Given a level-order sorted complete binary tree, the task is to check whether a key exists in it or not. A complete binary tree has every level except possibly the last, completely filled, with all nodes as far left as possible.

Examples:

             7
          /     \
         10      15
       /   \    /  \
      17   20  30  35
     / \   /     
    40 41 50      
Input: Node = 3
Output: No

Input: Node = 7
Output: Yes

Input: Node = 30
Output: Yes

Approach A simple O(n) solution would be to fully traverse the tree and check for the key value. However, we can leverage the information that the tree is sorted and do better in terms of time complexity.

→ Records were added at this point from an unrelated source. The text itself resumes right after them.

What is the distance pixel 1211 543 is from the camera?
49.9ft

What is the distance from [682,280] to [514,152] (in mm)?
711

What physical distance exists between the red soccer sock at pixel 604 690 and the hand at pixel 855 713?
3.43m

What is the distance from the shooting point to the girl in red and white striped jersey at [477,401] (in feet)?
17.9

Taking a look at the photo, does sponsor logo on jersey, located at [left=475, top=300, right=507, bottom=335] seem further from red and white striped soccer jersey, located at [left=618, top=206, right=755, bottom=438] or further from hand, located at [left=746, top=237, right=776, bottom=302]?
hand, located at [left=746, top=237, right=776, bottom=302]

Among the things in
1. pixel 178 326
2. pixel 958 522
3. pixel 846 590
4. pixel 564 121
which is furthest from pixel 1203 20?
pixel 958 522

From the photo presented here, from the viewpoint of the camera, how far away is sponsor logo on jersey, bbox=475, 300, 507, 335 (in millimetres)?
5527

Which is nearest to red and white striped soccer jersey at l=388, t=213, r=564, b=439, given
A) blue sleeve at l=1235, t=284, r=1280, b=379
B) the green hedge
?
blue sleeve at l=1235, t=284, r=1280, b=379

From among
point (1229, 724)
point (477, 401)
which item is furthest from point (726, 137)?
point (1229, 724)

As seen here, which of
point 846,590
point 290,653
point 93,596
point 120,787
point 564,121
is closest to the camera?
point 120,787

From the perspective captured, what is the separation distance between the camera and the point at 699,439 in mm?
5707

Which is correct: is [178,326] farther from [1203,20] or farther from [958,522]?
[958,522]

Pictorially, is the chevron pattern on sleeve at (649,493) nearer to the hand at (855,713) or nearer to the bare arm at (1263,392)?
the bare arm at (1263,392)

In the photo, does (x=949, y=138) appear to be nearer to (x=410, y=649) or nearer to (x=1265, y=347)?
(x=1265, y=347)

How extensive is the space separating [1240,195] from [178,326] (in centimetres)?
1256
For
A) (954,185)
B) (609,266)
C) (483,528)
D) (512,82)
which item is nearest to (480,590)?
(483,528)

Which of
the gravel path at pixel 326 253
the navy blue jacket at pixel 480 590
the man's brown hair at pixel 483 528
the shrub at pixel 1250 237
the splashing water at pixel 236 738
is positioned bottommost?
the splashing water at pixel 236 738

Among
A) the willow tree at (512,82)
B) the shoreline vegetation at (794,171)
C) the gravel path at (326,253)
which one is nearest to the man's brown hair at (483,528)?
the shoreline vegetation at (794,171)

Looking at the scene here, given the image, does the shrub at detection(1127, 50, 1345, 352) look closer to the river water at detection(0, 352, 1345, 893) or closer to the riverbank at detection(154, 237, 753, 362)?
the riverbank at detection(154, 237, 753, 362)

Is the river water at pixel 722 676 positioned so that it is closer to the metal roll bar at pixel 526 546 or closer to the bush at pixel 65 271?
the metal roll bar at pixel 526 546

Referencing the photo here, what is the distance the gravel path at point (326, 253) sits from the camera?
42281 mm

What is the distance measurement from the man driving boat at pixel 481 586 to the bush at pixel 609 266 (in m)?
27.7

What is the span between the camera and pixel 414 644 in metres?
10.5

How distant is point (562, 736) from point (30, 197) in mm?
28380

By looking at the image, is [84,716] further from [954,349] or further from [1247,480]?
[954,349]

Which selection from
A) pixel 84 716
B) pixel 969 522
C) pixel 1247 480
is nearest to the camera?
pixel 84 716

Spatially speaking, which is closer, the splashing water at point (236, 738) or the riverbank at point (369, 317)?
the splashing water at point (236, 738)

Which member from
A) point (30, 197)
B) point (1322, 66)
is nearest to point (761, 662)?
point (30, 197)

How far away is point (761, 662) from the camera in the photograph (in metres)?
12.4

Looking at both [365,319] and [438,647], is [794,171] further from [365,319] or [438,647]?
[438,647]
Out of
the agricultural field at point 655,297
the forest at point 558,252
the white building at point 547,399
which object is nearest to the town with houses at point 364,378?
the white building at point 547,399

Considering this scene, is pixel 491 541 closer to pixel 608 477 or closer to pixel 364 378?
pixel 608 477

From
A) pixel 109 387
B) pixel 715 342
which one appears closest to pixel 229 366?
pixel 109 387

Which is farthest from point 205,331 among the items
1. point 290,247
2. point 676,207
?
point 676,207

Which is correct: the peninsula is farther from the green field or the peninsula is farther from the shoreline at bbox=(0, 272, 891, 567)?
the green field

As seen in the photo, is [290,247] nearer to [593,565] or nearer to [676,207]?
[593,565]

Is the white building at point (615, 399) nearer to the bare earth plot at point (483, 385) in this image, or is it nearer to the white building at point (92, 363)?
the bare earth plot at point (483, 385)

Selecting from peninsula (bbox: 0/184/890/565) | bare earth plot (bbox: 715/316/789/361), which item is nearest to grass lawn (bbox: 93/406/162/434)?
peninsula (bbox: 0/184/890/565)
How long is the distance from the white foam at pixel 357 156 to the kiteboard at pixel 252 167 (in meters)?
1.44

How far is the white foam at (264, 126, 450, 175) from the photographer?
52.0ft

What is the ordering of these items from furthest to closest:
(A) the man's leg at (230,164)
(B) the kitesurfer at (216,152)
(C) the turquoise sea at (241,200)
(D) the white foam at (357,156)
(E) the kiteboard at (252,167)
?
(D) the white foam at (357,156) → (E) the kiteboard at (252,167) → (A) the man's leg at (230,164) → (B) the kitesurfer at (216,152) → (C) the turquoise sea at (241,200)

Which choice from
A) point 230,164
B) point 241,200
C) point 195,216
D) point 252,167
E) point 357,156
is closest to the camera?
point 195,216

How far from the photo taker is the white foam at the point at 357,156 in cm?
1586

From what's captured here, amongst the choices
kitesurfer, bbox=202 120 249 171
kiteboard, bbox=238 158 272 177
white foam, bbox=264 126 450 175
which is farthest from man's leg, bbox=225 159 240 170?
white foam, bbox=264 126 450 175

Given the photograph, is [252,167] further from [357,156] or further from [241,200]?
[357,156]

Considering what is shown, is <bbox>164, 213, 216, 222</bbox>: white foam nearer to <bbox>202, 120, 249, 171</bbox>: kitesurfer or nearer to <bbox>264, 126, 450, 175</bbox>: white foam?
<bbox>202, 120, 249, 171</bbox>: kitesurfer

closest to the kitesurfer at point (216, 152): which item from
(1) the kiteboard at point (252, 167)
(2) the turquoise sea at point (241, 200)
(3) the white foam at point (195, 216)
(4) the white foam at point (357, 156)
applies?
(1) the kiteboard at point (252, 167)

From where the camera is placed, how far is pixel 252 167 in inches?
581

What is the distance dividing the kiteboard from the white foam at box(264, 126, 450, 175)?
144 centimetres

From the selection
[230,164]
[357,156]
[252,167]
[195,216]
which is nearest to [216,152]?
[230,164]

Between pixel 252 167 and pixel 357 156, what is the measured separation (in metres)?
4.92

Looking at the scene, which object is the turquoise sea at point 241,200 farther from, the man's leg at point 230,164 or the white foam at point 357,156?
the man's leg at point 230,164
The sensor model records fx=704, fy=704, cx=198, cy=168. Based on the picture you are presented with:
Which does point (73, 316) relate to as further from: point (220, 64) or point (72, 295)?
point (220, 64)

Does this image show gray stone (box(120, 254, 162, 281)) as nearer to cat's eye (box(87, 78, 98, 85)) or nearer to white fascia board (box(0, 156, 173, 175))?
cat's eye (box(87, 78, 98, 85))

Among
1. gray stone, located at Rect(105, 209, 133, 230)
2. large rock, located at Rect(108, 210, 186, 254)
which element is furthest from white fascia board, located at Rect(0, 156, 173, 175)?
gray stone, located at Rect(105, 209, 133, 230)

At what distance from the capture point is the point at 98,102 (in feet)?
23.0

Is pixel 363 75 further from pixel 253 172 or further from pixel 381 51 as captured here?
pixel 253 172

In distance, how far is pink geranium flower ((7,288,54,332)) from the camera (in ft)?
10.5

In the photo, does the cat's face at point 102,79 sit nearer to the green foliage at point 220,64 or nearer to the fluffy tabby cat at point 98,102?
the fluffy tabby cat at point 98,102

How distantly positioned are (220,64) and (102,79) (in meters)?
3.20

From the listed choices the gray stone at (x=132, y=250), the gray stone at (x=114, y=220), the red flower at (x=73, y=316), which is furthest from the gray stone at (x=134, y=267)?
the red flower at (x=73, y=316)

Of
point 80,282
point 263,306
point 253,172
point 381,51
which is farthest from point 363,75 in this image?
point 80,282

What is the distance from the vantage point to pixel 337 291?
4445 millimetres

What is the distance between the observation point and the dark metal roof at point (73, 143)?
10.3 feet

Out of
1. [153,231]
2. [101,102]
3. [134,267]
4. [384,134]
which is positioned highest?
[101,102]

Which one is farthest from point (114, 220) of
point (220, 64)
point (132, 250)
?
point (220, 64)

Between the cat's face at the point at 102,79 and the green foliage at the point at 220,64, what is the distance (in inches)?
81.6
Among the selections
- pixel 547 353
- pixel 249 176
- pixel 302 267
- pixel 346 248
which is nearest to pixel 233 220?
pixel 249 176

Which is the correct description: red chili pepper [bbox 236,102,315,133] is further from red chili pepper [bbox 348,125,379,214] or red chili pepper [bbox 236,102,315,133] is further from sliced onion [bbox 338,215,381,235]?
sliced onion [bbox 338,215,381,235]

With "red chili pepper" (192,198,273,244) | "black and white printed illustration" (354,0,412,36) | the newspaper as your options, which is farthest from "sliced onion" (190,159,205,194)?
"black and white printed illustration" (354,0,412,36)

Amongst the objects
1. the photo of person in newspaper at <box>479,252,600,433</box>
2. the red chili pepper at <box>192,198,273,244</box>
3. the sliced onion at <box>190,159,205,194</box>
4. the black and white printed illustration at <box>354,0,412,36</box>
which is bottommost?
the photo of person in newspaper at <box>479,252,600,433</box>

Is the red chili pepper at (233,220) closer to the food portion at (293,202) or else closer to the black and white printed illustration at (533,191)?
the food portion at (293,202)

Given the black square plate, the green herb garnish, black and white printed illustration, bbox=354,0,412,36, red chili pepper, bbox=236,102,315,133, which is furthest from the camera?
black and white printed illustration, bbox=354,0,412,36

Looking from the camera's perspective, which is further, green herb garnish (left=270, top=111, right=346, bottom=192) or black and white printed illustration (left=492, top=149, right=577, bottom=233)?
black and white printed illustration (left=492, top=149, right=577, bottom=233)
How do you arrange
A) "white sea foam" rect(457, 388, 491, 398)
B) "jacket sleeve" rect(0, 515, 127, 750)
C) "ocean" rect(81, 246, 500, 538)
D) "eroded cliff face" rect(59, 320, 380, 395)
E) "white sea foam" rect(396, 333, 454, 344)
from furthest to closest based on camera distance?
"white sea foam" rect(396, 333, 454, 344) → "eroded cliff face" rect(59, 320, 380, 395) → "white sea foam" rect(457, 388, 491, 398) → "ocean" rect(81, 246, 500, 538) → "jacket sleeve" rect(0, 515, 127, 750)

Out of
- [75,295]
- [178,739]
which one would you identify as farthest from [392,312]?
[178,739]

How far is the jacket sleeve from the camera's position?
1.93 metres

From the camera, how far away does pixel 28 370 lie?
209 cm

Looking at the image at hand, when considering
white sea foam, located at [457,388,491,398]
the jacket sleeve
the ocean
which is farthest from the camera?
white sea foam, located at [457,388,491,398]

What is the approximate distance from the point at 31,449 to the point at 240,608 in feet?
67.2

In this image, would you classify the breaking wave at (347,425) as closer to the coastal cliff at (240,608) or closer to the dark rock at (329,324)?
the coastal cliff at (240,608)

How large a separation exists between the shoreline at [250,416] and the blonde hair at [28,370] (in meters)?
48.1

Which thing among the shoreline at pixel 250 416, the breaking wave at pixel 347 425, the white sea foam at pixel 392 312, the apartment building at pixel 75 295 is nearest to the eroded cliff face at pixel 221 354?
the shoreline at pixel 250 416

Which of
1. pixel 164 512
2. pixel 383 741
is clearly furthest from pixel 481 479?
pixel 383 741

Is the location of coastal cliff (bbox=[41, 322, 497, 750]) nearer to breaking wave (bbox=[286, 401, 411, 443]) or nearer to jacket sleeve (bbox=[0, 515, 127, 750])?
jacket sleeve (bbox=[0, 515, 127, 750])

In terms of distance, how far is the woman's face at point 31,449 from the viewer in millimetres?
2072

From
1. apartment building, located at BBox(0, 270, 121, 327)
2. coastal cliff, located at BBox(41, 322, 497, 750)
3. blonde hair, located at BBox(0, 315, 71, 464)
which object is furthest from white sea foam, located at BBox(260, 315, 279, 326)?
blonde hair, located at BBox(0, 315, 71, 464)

  • Find out the level where the key may exist. Start at the root node, keep going left until a value which is greater than the key value is encountered. The level before this would contain the key, if at all the key existed in the tree. Let us assume this is level l.
  • Now, perform binary search on the nodes of l. Unlike the conventional binary search, the nodes of this level cannot be accessed directly. However, the path from the root to every node in this level can be encoded using the binary logic. For example, consider the 3rd level in the sample tree. It can contain up to 23 = 8 nodes. These nodes can be reached from the root node by going left, left, left; or by going left, left, right; and so on. If the left is denoted by 0 and the right by 1 then the possible ways to reach nodes in this level can be encoded as arr = [000, 001, 010, 011, 100, 101, 110, 111].
  • However, this array doesn’t need to be created, binary search can be applied by recursively selecting the middle index and simply generating the l-bit gray code of this index (Refer to this article).
  • In case of incomplete paths, simply check for the left part of the array. For instance, the encoded path 011 does not correspond to any value in the sample tree. Since the tree is complete, it ensures that there will be no more elements to the right.
  • If the key is found return true, else return false.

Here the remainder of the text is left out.